JAKARTA - Sebuah laporan dari firma intelijen blockchain, TRM Labs, menyatakan bahwa kelompok terkait Republik Demokratik Rakyat Korea (DPRK) bertanggung jawab atas sekitar 33% dari total kripto yang dicuri melalui peretasan pada tahun 2023.

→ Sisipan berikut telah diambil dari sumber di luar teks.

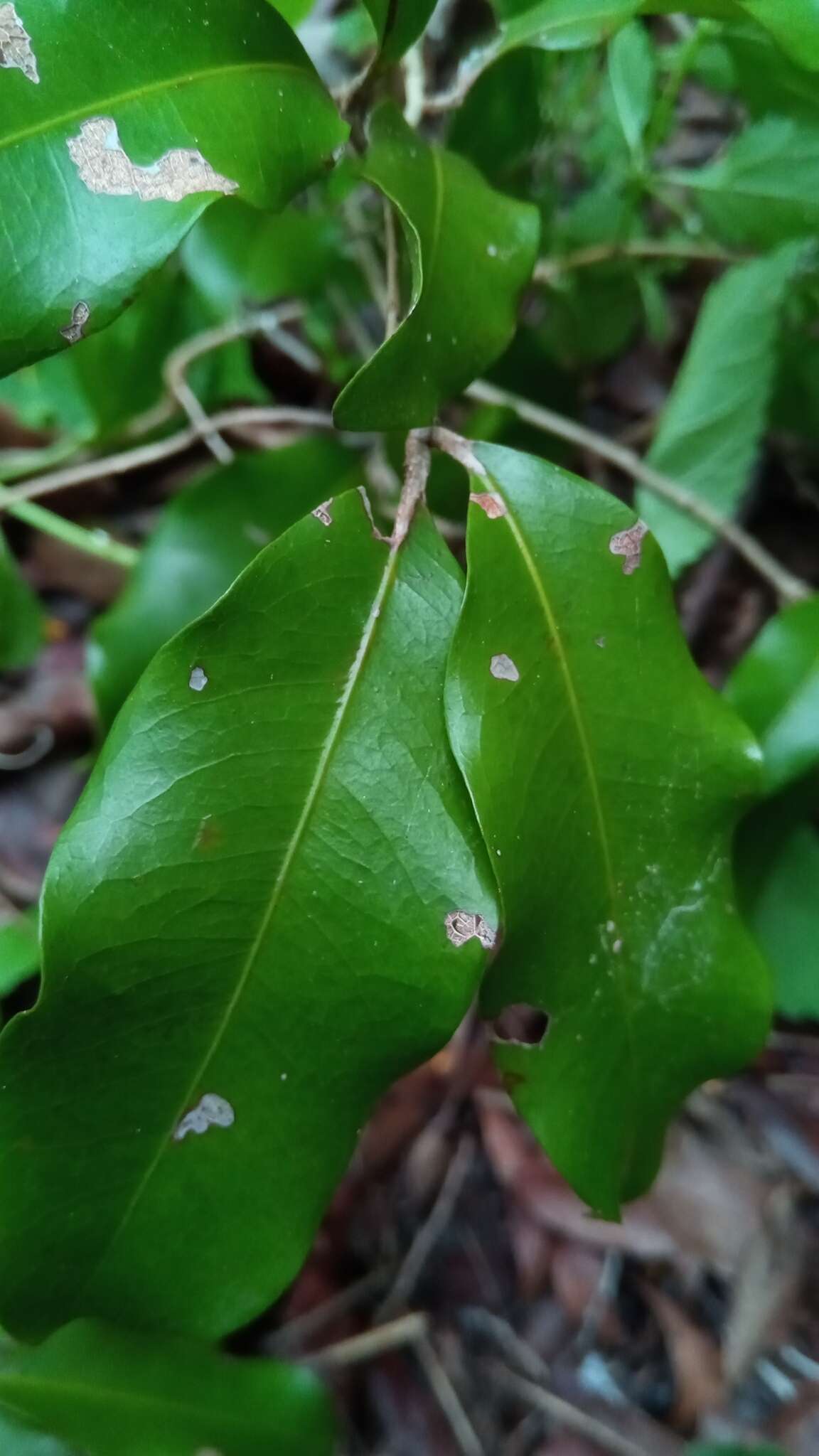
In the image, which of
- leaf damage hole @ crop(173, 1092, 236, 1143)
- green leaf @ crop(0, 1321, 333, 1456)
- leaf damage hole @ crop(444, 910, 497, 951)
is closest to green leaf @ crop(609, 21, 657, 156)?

Menurut laporan pada 5 Januari, TRM Labs mengatakan bahwa peretas Korea Utara potensial mencuri hingga 700 juta dolar AS (Rp10,7 triliun) dalam bentuk kripto pada 2023, di mana 600 juta dolar AS (Rp9,2 triliun) yang dikonfirmasi melalui penelitiannya.
Peretas Korea Utrara telah mencuri sekitar 3 miliar dolar AS (Rp46,1 triliun) dalam bentuk kripto sejak tahun 2017. Hal ini, menunjukkan bahwa serangan negara tersebut melibatkan aset digital yang terus meningkat dalam setahun terakhir.
Firma blockchain tersebut melaporkan bahwa metode pencucian uang DPRK terus "berkembang terus-menerus untuk menghindari tekanan penegakan hukum internasional." Penelitian menunjukkan bahwa peretas hampir selalu mengkompromikan kunci pribadi atau frasa benih pengguna, mentransfer dana ke dompet yang dikendalikan oleh DPRK, dan kemudian menukarkan aset tersebut dengan Tether (USDT) atau Tron (TRX).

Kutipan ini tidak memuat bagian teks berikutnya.